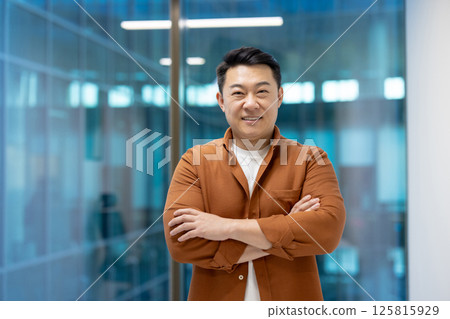 Asian businessman confidently stands with arms crossed in modern office. Casual attire highlights approachable leadership. Expression conveys professionalism, confidence, and executive presence. 125815929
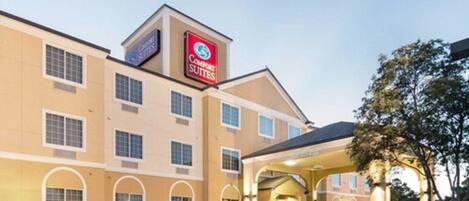 A Comfort Suites hotel with a central entrance, multiple windows, and a parking lot.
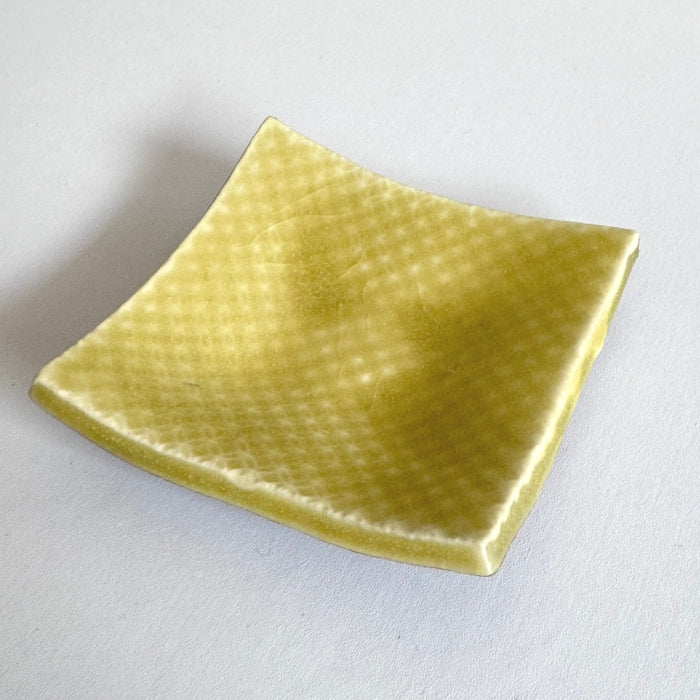 Shoyogama Mamezara Mini Curved Plate in Yellow Yuzu Glaze. Handcrafted in Hyogo Prefecture, Japan. Tamba Ware. Available at Toka Ceramics.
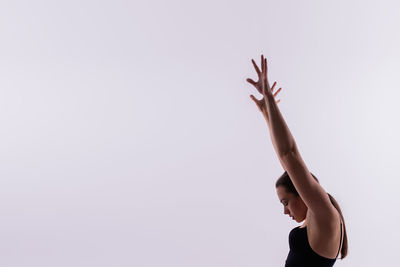 Low angle view of woman with arms raised against clear sky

**Problem to work on**
Copy the whole of the material above exactly, but not its images.

**Exercise answer**
 Asian businessman confidently stands with arms crossed in modern office. Casual attire highlights approachable leadership. Expression conveys professionalism, confidence, and executive presence. 125815929
 A Comfort Suites hotel with a central entrance, multiple windows, and a parking lot.
 Shoyogama Mamezara Mini Curved Plate in Yellow Yuzu Glaze. Handcrafted in Hyogo Prefecture, Japan. Tamba Ware. Available at Toka Ceramics.
 Low angle view of woman with arms raised against clear sky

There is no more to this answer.